Russian attacks on Ukrainian positions could begin any minute, although one soldier has already died from intermittent shelling along the border. Ukrainian government websites sustained a new volley of Russian cyber attacks earlier today. "If [Putin's] going to move, he's going to have to move quickly," said Waltz. With as many forces as Russia has deployed around Ukraine, it's "incredibly expensive" to keep them in such a "high state of readiness." Not to mention that spring thaws will literally bog down Russian armor columns, which can now blitz through frozen meadows with impunity. Putin's slow-motion invasion may hold all the cards, but it's also on a timer.

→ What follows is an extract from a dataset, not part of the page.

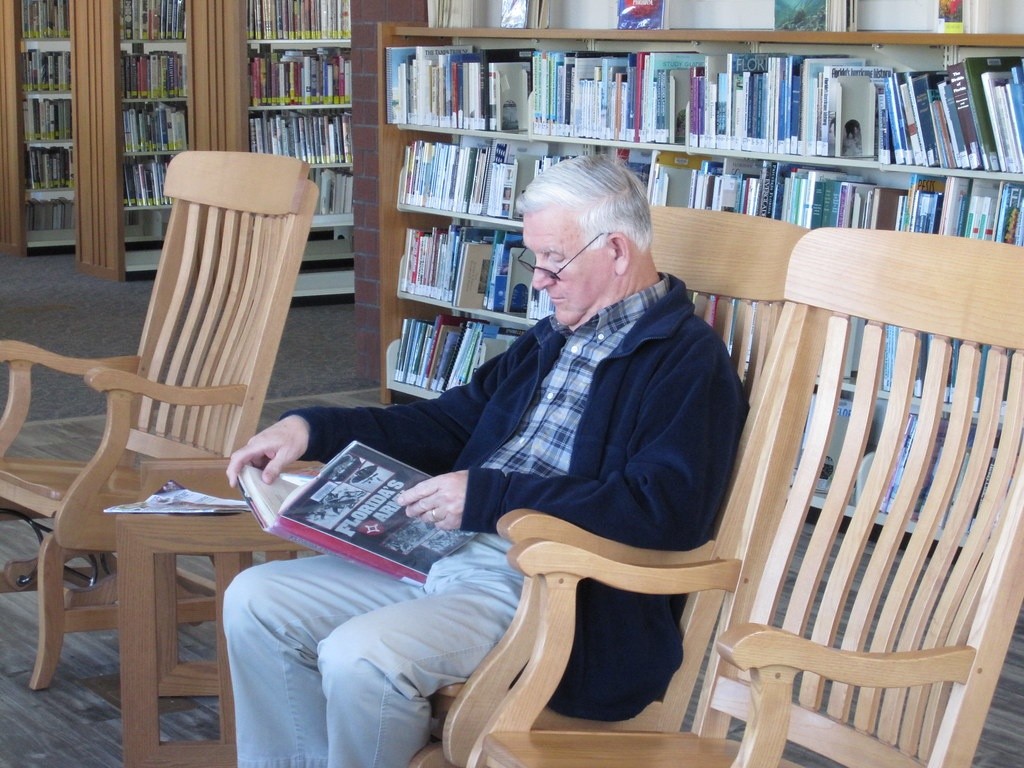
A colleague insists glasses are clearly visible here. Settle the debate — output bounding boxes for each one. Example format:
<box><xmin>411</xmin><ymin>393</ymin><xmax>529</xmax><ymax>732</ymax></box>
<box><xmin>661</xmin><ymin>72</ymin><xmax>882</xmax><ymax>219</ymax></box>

Putin's decision to move forces into Ukrainian breakaway regions "is clearly the basis for Russia's attempt to create a pretext for a further invasion of Ukraine," said Thomas-Greenfield. Even President Biden is convinced the former KGB officer plans to invade Ukraine. "People here are very concerned that he has these ambitions to reconstitute not just the USSR, but the Russian Empire," Thomas reported. Putin is only delaying the inevitable in hopes of somehow spinning the facts to justify his ruthless conquest of a smaller, freer neighbor. But it seems clear that the U.S. government, and everyone else, lacks the political will to deter him.